Questão de imagem: já em 1987, Haynes realizava o média-metragem Superstar: The Karen Carpenter Story, "interpretado" unicamente por bonecas Barbie. O que estava em jogo não era fazer uma biopic sobre a cantora e baterista dos Carpenters, mas mostrar o quanto a anorexia é um mal que surge mais por pressões sociais para tentar se adequar a uma certa imagem do que por uma paranóia estúpida de pessoas de cabeça fraca. Hoje, 15 anos depois, as Barbies, imagem-padrão da mulher, dão lugar a uma linda cidadezinha com lindos jardins e pessoas lindas – a imagem-padrão do bem-estar à americana, ainda hoje –, mas a temática que interessa a Todd Haynes não parece ter mudado um só momento: em todos os seus filmes, a questão é sempre saber que aquela imagem-padrão de beleza que nos é dada serve apenas para construir a ficção de uma perfeição inexistente e aprisionante. Seus protagonistas são vítimas: Karen morre por intronizar na anorexia todas as obrigações femininas da época, a heroína de A Salvo adoece (fisicamente e depois mentalmente) não por praticar excessos mas por viver na normalidade, e por fim Cathy não consegue encontrar sua felicidade porque o amor que vive é incapaz de realizar-se naquele lugar, naquele tempo. God bless America, land of the free.

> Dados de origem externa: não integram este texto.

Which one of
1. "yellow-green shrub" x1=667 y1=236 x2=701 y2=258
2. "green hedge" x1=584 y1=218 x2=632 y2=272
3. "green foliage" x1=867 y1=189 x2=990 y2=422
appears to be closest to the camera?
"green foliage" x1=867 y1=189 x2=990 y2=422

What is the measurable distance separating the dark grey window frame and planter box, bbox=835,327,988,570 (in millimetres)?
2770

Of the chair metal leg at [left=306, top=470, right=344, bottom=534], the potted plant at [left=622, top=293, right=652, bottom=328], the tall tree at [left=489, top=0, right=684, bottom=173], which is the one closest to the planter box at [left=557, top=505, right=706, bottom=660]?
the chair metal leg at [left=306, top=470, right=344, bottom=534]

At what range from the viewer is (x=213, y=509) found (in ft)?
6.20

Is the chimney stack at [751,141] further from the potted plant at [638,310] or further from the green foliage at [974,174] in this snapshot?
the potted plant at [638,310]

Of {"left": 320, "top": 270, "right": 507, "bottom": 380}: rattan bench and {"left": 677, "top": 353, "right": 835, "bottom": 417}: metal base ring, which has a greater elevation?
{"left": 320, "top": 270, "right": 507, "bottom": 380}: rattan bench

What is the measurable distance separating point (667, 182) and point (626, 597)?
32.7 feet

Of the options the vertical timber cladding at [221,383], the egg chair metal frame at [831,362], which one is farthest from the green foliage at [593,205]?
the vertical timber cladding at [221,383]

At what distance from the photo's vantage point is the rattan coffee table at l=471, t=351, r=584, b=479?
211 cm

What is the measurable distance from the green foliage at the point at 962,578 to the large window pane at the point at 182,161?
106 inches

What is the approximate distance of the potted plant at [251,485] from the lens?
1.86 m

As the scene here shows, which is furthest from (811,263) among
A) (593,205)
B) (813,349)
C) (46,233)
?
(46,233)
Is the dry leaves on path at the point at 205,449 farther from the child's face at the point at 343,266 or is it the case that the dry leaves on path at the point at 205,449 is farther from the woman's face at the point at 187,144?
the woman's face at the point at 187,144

Um melodrama sirkiano nos dias de hoje. Haveria muito a se preocupar, caso o diretor fosse outro. Todas as recentes tentativas de apropriar-se de repertórios já desgastados para tentar reatualizá-los ia do estéril (os recentes filmes dos irmãos Coen) ao infame (Enfermeira Betty). Naturalmente isso acontecia porque os diretores julgavam que, por manusear perfeitamente todos os códigos não por convicção estética mas por estarem apenas se apropriando deles com fins de referência, nascia um sentimento de superioridade da mise-en-scène em relação aos códigos-fonte que minava toda a possibilidade de interesse nas propostas dos realizadores. Em Longe do Paraíso há também algum sentimento lacunar em relação ao melodrama dos anos 50. Mas dessa vez esse sentimento não decorre de nenhum cinismo em relação ao conjunto de filmes emulados, e sim de diferença na proposta e no tempo: enquanto os melodramas exigiam a imersão total do espectador na tela para que funcionasse o efeito estético, Todd Haynes precisa fazer com que esse elo seja rompido nos momentos certos – a cena em que as colegas da filha de Cathy se afastam dela, com uma encenação e disposição de lugares inteiramente conotativa, jamais poderia estar num filme de Sirk. Na superfície podem acreditar que Haynes seja simplesmente um contador de histórias, mas hoje ele muito mais para "o cineasta mais militante da América".

Longe do Paraíso é tudo isso, mas é também uma surpreendente história de amor, em que dois sentimentos têm atuações tão decisivas quanto Julianne Moore e Dennis Haysberg: a fúria dos desejos e a decorrente tentativa de contenção. Da primeira vez que Cathy encontra com Raymond, é um mal-entendido (ela vê um estranho, negro, em seu jardim; vai lá e descobre que é apenas o novo jardineiro). Da segunda vez, é por uma coincidência: seu lenço voa e cai nos fundos da casa. Raymond, solícito, carinhoso e solitário (sua esposa falacera anos atrás), dá a Cathy toda a atenção que ela necessita naquele momento. Vivenciando um momento em que a ficção da mulher-exemplo acaba de ser rompida (ela presencia um marido nos braços de outro homem, em seu escritório), ela precisa aprender com Raymond o que é ser outro num mundo que só parece suportar uma determinada forma de vida (branca, heterossexual, feliz e consumindo). Surge então um amor que não pode ser dito, expresso e muito menos consumado: eles não podem ser vistos juntos num bar para brancos ou num restaurante para negros, na frente da casa de Raymond ou na rua, diante de pessoas dispostas a proteger a dama a partir do momento que ele toque-a no braço.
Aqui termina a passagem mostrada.